Architects and artists talk and write about the play with architectural forms, that we usually confuse with numerical proportions (the golden number) or simple and pure symmetry. Play with forms is a concept that should be explicitly studied and revealed through drawings. How do theses “things” that are separated by a space play together? How can we create order between shapes?
The concept of play questions the conception of the architectural project and the process of the project; how can we draw this mysterious communication between several elements that can make us exclaim what LeCorbusier wrote: “this is a correct, ingenious and magnificent play of forms!” Play is directly linked to creativity and psychoanalysis and is related to playfulness, entertainment and games.
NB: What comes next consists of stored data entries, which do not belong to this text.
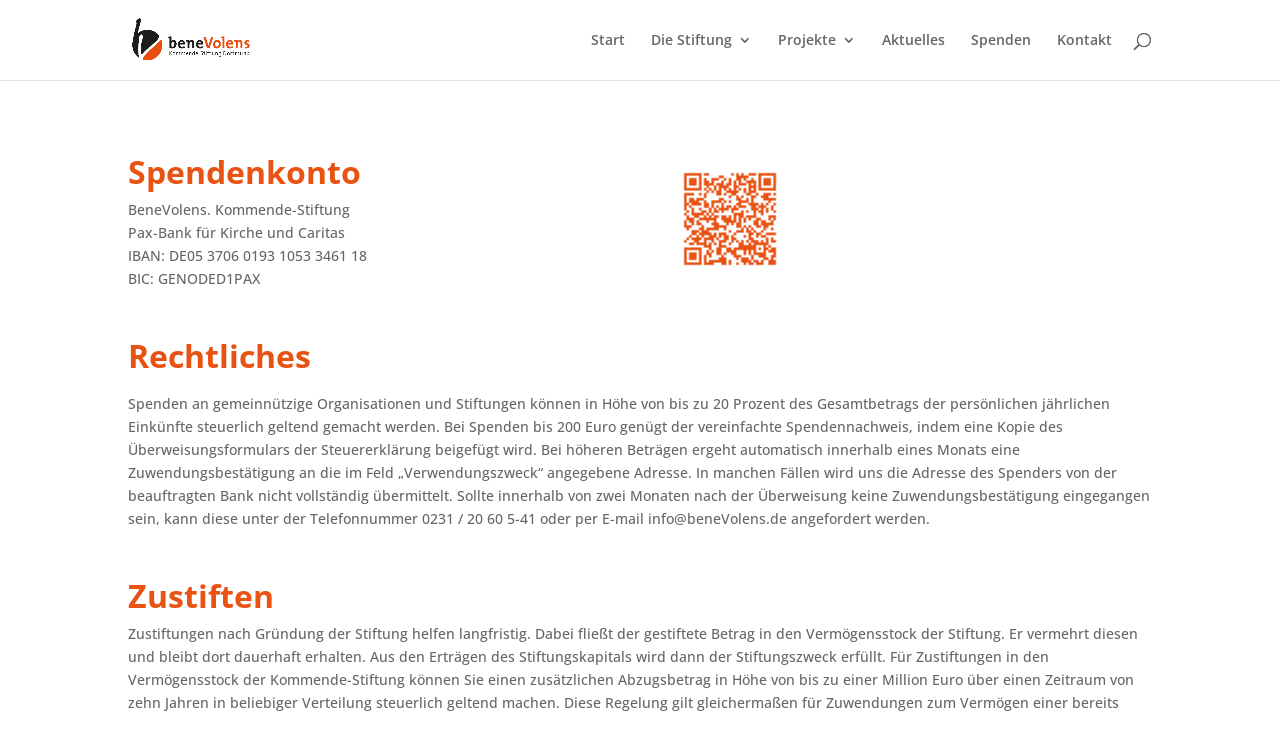

--- FILE ---
content_type: text/css
request_url: https://www.benevolens.de/wp-content/et-cache/202/et-core-unified-tb-67-deferred-202.min.css?ver=1766638922
body_size: 192
content:
.et_pb_section_0_tb_footer{border-top-width:4px;border-top-color:#E85213}.et_pb_section_0_tb_footer.et_pb_section{padding-top:1px;margin-top:156px}.et_pb_row_0_tb_footer.et_pb_row{padding-bottom:1px!important;padding-bottom:1px}.et_pb_row_1_tb_footer.et_pb_row{margin-right:auto!important;margin-bottom:0px!important;margin-left:auto!important}.et_pb_text_6_tb_footer{padding-right:0px!important;width:100%}.et_pb_image_0_tb_footer .et_pb_image_wrap img,.et_pb_image_1_tb_footer .et_pb_image_wrap img{height:100px;width:auto}.et_pb_image_0_tb_footer,.et_pb_image_1_tb_footer{margin-bottom:-18px!important;text-align:right;margin-right:0}.et_pb_social_media_follow .et_pb_social_media_follow_network_0_tb_footer.et_pb_social_icon .icon:before,.et_pb_social_media_follow .et_pb_social_media_follow_network_1_tb_footer.et_pb_social_icon .icon:before,.et_pb_social_media_follow .et_pb_social_media_follow_network_2_tb_footer.et_pb_social_icon .icon:before{color:#E85213}ul.et_pb_social_media_follow_0_tb_footer{min-height:18px;padding-top:57px!important;margin-bottom:49px!important}.et_pb_social_media_follow_network_0_tb_footer a.icon,.et_pb_social_media_follow_network_1_tb_footer a.icon,.et_pb_social_media_follow_network_2_tb_footer a.icon{background-color:RGBA(255,255,255,0)!important}@media only screen and (max-width:980px){.et_pb_section_0_tb_footer{border-top-width:4px;border-top-color:#E85213}.et_pb_image_0_tb_footer .et_pb_image_wrap img,.et_pb_image_1_tb_footer .et_pb_image_wrap img{width:auto}}@media only screen and (max-width:767px){.et_pb_section_0_tb_footer{border-top-width:4px;border-top-color:#E85213}.et_pb_image_0_tb_footer .et_pb_image_wrap img,.et_pb_image_1_tb_footer .et_pb_image_wrap img{width:auto}}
Thus, play is applied at the beginning and at the end of the project.
I wanted to study the notion of play seriously and thoroughly, to take the time to reveal it in hand drawings and to construct a concept and an idea through drawings. It is an idea that is revealed through the process of drawing.
The question of public space added another layer to our understanding of social play. I chose Beirut who lacks well-thought and socially inclusive public spaces as a territory to study. Public spaces, more specifically squares, are the space where differences play and evolve into a co-presence and co-existence to a territory. Nevertheless, public space lacks certain attractiveness. It is not enough to create a void where the public can interact, architects need to provide hospitality to the space. That is why a proper play with forms that generates rhythm and ”fun” programs, can help with appropriation.
The territorial intervention where I chose to implement this method contributed with its own set of rules and problematic. These rules are essential to comprehend the social play in the Lebanese society. It is crucial to be attentive to the specificity of the Lebanese society by conducing research on social spaces like public squares and the entertainment aspect of social and anthropological play. Where do Lebanese play and interact?
The hill of Deir el Qalaa, in Beit Mery, Mount Lebanon is the perfect territory that retraces the ancient history, communal divisions, religious and contemporary aspects of Beirut as a city. Deir el Qalaa is an example of the territorial influence that Beirut imposed on the mountains and coast that surrounds it. While keeping the universal approach of play, I started questioning the construct of the Lebanese identity from an anthropological approach. The project in Deir el Qalaa is meant to play with the notion of society in a unique setting. The players can appropriate the space and social play is revealed!
*The project is part of the open call for ARCHITECTURE OF THE TERRITORY’ by the Collective for Architecture Lebanon in occasion of Omran’19.